Turn the part of the listing below that runs from the line containing "Rank these items" up to and including the line containing "Answer: the tree" into a numbered list, dropping any blank lines. Include no other lines.

▶ _Data shown_:
--------------------------------
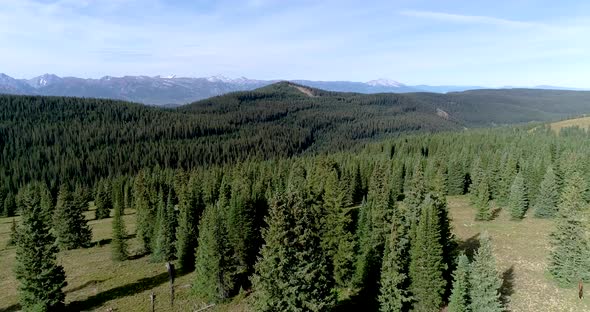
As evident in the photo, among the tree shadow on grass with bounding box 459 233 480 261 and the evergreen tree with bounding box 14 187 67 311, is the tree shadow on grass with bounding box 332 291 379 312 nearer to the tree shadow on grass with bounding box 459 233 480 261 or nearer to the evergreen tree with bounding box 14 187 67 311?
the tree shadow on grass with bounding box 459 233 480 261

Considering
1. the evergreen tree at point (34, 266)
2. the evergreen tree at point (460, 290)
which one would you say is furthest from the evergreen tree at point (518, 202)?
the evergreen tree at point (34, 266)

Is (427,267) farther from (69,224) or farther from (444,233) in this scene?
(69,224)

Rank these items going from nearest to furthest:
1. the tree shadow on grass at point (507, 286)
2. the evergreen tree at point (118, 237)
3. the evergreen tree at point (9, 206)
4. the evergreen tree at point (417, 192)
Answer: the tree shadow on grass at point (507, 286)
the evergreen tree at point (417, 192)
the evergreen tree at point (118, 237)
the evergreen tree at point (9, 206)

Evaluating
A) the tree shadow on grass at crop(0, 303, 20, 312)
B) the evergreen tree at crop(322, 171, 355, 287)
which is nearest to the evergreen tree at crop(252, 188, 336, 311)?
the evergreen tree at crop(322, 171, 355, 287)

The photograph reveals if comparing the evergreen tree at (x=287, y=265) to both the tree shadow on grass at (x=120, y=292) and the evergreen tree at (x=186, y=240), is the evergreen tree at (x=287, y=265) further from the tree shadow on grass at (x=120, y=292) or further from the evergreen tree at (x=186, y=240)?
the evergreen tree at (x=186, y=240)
--------------------------------
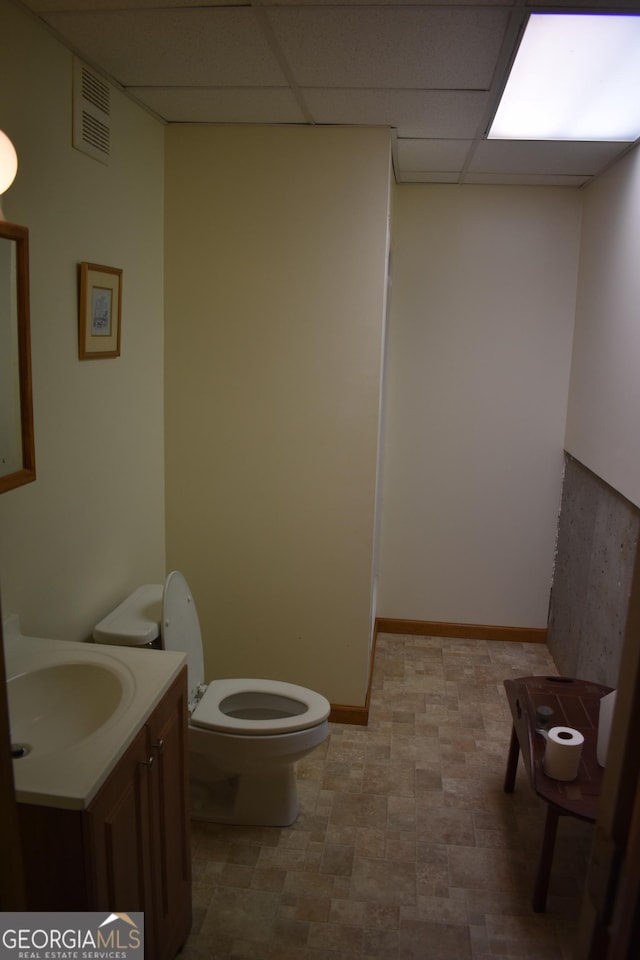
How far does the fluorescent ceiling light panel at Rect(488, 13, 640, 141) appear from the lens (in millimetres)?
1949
--------------------------------
▶ _Output for this task_:
1. Rank these items going from nearest to furthest:
2. 1. the tree shadow on grass at point (507, 286)
3. 2. the evergreen tree at point (118, 237)
4. 3. the evergreen tree at point (9, 206)
5. 4. the evergreen tree at point (417, 192)
6. Answer: the tree shadow on grass at point (507, 286)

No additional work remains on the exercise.